Page 1 of 3
Scheduling queue freezes
Posted: Fri Dec 18, 2015 3:37 am
by aisebouma
We are running Nagios Core 4.1.1 On Ubuntu Server 14.04 running on Vmware. About once a month the scheduling queue freezes and even restarting nagios does not resolve it, I also have to delete retention.dat.
The log suddenly shows:
[1449015630] Warning: A system time change of 1507 seconds (0d 0h 25m 7s forwards in time) has been detected. Compensating...
[1449040674] Warning: A system time change of 25044 seconds (0d 6h 57m 24s forwards in time) has been detected. Compensating...
[1449065417] Warning: A system time change of 24743 seconds (0d 6h 52m 23s forwards in time) has been detected. Compensating...
[1449087641] Warning: A system time change of 22224 seconds (0d 6h 10m 24s forwards in time) has been detected.
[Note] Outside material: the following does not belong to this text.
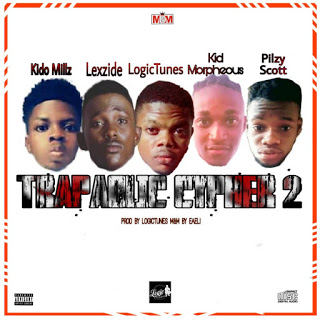Trapaolic Cypher 2 - ( LogicTunes ft Kido milz , Lexzide , kid morpheous , pilzy Scott) Prod. LogicTunes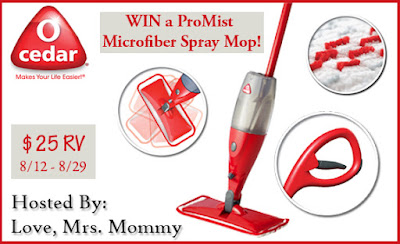 Enter to win the O-Cedar ProMist Microfiber Spray Mop Giveaway! Ends 8/29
Compensating...
[1449112824] Warning: A system time change of 25183 seconds (0d 6h 59m 43s forwards in time) has been detected. Compensating...
[1449134987] Warning: A system time change of 22163 seconds (0d 6h 9m 23s forwards in time) has been detected. Compensating...
...
The server uses NTP to keep the clock up to date and also the hardware clock shows no large deviation.
Re: Scheduling queue freezes
Posted: Fri Dec 18, 2015 10:22 am
by rkennedy
What resources do you have allocated to this virtual machine? How many hosts / service checks are running?
Re: Scheduling queue freezes
Posted: Fri Dec 18, 2015 11:07 am
by aisebouma
rkennedy wrote:What resources do you have allocated to this virtual machine? How many hosts / service checks are running?
3GB memory, more then enough diskspace and 1 processor. The average CPU load is 10%.
It checks 66 hosts and 873 services
Re: Scheduling queue freezes
Posted: Fri Dec 18, 2015 2:52 pm
by hsmith
Which logs are you checking for information when this happens?
Re: Scheduling queue freezes
Posted: Fri Dec 18, 2015 2:53 pm
by jolson
Are you running pnp4nagios on this server?
If not, these time deviations are abnormal.
Nagios just detects the system time change, but has no control over actually changing it. This is _almost certainly_ NTP changing the time of your system for one reason or another.
Re: Scheduling queue freezes
Posted: Mon Dec 21, 2015 7:32 am
by aisebouma
hsmith wrote:Which logs are you checking for information when this happens?
/usr/local/nagios/var/nagios.log
Re: Scheduling queue freezes
Posted: Mon Dec 21, 2015 7:34 am
by aisebouma
jolson wrote:Are you running pnp4nagios on this server?
If not, these time deviations are abnormal.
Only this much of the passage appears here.